Truth, or at least the effort to capture it, can be problematic. William Osborne and Abbie Conant have been working for several years on “Aletheia,” a music theater chamber piece for performance artist and digital piano. It feels like “forever,” he says. “The deeper we go the slower it reveals itself.”
The ambition of the piece, suggested by its title, may have something to do with that.
Osborne notes on their web site:
The ancient Greeks had several words for truth. Aletheia is one and means creating a space where truth can appear. It is related to Greek concepts of theater and ritual which were utilized to create a space in which the deific could present itself.

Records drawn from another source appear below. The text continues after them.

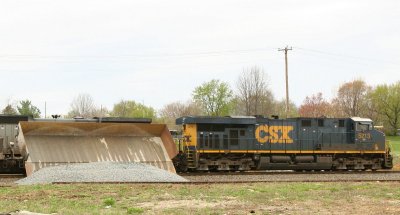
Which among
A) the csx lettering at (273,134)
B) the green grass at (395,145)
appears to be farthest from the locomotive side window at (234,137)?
the green grass at (395,145)

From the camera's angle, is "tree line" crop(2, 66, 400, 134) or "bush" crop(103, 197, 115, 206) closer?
"bush" crop(103, 197, 115, 206)

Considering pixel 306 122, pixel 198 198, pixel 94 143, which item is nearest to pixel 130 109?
pixel 306 122

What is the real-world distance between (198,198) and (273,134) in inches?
588

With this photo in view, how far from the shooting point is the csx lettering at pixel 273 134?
2850 centimetres

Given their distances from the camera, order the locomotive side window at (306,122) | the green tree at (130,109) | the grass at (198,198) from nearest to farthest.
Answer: the grass at (198,198) < the locomotive side window at (306,122) < the green tree at (130,109)

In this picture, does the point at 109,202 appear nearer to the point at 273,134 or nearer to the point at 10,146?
the point at 10,146

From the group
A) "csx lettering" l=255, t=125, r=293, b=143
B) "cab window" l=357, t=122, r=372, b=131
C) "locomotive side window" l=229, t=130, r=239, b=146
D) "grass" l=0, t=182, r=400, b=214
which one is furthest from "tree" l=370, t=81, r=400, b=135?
"grass" l=0, t=182, r=400, b=214

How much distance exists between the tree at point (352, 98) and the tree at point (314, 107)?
217 centimetres

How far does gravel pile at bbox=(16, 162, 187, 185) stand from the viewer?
18828mm

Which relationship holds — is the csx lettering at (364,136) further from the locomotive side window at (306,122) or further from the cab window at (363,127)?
the locomotive side window at (306,122)

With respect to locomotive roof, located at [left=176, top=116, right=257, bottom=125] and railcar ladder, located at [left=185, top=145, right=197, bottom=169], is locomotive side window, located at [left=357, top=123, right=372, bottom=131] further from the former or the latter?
railcar ladder, located at [left=185, top=145, right=197, bottom=169]

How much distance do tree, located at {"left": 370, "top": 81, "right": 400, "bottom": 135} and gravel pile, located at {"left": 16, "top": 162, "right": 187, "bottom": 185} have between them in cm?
8574

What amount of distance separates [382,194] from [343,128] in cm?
1452

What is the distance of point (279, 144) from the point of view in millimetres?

The ambiguity of experience also complicates their effort. “Nowadays,” he said in an email, “even the openings where truth might appear are usually only simulations. Some fake honesty, revelation, or religion, or science, to convince us, falsely, that we live in a democracy. I can’t complete ‘Aletheia,’ but I can’t stop. In some odd way I think most artists find that the truest opening is hopelessness. If nothing else, disillusionment can stop illusions. At least for a moment.”
The scenario begins in Aletheia’s dressing room. She is getting ready to perform at “a gala benefit for an opera house taking place in the courtyard below her window.”
Though excited at first, she can’t bring herself to go down and perform. As her sense of isolation increases, she becomes, in a sense, her own choir. Her voice splits into the harmonies of several voices that accompany her into a new level of being.